• Task brief:
In the material below, find every line containing "anticodon" and copy that line.

• Given entries:
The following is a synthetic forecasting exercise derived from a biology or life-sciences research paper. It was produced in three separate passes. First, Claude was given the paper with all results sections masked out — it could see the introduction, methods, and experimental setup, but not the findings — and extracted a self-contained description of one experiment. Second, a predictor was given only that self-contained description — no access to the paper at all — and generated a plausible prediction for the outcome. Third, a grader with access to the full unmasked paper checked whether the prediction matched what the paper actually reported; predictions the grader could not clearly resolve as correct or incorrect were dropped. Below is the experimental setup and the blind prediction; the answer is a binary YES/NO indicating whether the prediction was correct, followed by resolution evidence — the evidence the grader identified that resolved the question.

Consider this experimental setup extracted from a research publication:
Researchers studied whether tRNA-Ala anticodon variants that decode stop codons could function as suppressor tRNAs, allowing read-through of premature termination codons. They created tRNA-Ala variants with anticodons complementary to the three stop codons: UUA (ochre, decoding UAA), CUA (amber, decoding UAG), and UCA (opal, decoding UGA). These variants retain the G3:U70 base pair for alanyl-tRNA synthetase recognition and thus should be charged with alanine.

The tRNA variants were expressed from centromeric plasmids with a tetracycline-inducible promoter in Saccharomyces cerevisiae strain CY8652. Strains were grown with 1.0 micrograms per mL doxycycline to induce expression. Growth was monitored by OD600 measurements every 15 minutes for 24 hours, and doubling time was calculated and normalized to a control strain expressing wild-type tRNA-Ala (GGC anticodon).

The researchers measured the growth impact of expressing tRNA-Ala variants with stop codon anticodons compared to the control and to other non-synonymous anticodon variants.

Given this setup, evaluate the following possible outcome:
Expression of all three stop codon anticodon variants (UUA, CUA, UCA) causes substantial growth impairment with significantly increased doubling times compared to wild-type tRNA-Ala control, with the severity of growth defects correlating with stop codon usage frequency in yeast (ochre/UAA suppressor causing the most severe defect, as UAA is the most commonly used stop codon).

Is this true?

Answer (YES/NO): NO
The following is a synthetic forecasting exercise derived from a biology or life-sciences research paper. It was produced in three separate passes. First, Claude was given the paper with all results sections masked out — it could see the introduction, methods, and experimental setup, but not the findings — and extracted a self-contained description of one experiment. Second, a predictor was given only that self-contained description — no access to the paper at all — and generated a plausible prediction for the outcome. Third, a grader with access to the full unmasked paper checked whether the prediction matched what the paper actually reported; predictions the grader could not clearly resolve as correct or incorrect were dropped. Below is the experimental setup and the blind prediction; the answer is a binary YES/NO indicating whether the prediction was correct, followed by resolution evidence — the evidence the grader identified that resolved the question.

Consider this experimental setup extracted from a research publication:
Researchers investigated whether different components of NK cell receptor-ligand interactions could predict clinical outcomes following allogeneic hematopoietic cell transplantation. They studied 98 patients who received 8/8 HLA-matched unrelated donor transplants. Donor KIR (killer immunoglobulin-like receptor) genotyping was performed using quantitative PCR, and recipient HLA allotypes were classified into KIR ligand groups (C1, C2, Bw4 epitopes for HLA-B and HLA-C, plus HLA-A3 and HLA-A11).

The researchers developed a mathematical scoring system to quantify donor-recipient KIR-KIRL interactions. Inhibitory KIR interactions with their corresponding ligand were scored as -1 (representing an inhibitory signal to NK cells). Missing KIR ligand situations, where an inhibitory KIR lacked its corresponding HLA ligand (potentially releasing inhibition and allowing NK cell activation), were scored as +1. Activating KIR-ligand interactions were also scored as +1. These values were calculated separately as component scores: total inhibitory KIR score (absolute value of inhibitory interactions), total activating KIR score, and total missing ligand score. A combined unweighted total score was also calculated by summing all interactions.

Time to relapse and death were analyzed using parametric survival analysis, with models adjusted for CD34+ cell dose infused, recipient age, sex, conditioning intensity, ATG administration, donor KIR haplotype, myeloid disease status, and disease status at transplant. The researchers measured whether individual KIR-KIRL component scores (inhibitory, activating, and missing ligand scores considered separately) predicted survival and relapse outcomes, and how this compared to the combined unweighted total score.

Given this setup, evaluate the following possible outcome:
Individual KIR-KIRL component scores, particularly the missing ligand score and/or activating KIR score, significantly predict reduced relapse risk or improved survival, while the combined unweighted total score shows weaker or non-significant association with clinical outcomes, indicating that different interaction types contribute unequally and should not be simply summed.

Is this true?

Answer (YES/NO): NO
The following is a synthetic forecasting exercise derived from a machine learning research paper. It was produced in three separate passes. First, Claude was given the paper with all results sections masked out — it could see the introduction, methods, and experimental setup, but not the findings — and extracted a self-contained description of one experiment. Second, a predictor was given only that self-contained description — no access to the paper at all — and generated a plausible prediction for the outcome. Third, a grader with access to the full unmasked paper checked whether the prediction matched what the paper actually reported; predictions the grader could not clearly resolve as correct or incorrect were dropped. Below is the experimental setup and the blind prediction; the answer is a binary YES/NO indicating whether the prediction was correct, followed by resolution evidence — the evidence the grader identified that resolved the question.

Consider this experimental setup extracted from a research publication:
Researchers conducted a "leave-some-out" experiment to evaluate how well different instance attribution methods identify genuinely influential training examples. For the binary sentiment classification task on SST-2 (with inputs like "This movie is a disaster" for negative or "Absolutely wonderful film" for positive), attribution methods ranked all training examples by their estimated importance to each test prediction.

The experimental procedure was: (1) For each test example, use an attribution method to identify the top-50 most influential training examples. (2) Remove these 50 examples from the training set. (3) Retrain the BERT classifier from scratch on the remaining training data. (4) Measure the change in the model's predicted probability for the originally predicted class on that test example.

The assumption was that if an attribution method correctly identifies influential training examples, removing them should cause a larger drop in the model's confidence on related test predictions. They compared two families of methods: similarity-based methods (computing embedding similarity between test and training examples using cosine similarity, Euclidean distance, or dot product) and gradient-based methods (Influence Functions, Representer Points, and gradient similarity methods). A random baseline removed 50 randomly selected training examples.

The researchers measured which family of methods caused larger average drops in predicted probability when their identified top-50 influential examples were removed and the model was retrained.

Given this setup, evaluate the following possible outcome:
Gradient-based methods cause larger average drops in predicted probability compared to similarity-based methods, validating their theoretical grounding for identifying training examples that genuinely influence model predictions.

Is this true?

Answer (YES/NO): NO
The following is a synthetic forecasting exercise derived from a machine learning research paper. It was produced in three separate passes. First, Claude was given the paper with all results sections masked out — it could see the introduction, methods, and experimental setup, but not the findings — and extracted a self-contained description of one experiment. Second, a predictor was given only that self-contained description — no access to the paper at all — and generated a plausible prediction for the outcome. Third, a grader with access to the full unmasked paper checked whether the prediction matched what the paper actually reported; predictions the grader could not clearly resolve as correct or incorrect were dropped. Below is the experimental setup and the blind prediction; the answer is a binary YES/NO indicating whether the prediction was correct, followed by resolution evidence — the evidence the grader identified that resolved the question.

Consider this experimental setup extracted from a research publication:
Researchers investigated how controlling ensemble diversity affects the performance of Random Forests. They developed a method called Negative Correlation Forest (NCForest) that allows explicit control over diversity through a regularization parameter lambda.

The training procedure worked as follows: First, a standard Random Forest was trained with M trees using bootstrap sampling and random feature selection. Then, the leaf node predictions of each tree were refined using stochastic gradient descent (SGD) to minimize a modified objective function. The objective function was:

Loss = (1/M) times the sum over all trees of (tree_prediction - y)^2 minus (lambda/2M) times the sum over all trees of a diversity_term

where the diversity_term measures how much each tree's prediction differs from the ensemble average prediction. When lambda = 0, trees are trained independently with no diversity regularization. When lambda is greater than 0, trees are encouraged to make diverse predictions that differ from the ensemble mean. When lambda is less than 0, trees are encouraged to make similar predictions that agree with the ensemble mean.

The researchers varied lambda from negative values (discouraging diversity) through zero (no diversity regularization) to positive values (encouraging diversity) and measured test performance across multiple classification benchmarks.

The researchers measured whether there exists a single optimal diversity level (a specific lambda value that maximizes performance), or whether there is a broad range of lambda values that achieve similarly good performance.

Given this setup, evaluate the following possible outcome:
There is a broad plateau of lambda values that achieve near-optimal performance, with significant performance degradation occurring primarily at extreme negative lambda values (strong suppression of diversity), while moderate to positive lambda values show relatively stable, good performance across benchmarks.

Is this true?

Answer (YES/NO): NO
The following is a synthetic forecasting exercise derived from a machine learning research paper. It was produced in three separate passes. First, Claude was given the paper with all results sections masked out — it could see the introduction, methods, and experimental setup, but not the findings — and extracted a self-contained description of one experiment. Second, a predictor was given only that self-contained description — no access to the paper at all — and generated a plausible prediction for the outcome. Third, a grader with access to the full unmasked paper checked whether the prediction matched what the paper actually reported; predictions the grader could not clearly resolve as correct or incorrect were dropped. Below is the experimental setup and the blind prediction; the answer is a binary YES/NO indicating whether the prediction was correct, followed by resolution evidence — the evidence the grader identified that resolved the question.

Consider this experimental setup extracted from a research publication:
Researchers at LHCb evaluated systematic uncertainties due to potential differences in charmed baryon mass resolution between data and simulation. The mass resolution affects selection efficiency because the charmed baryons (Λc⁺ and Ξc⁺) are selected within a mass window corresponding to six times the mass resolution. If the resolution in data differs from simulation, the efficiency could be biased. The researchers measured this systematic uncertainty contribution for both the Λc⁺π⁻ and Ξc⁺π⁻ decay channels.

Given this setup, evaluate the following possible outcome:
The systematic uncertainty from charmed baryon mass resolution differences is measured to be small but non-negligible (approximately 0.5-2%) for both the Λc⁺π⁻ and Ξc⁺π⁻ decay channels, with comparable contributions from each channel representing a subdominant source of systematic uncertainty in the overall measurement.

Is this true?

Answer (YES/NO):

• Answer to the problem:
Researchers studied whether tRNA-Ala anticodon variants that decode stop codons could function as suppressor tRNAs, allowing read-through of premature termination codons. They created tRNA-Ala variants with anticodons complementary to the three stop codons: UUA (ochre, decoding UAA), CUA (amber, decoding UAG), and UCA (opal, decoding UGA). These variants retain the G3:U70 base pair for alanyl-tRNA synthetase recognition and thus should be charged with alanine.
The tRNA variants were expressed from centromeric plasmids with a tetracycline-inducible promoter in Saccharomyces cerevisiae strain CY8652. Strains were grown with 1.0 micrograms per mL doxycycline to induce expression. Growth was monitored by OD600 measurements every 15 minutes for 24 hours, and doubling time was calculated and normalized to a control strain expressing wild-type tRNA-Ala (GGC anticodon).
The researchers measured the growth impact of expressing tRNA-Ala variants with stop codon anticodons compared to the control and to other non-synonymous anticodon variants.
Expression of all three stop codon anticodon variants (UUA, CUA, UCA) causes substantial growth impairment with significantly increased doubling times compared to wild-type tRNA-Ala control, with the severity of growth defects correlating with stop codon usage frequency in yeast (ochre/UAA suppressor causing the most severe defect, as UAA is the most commonly used stop codon).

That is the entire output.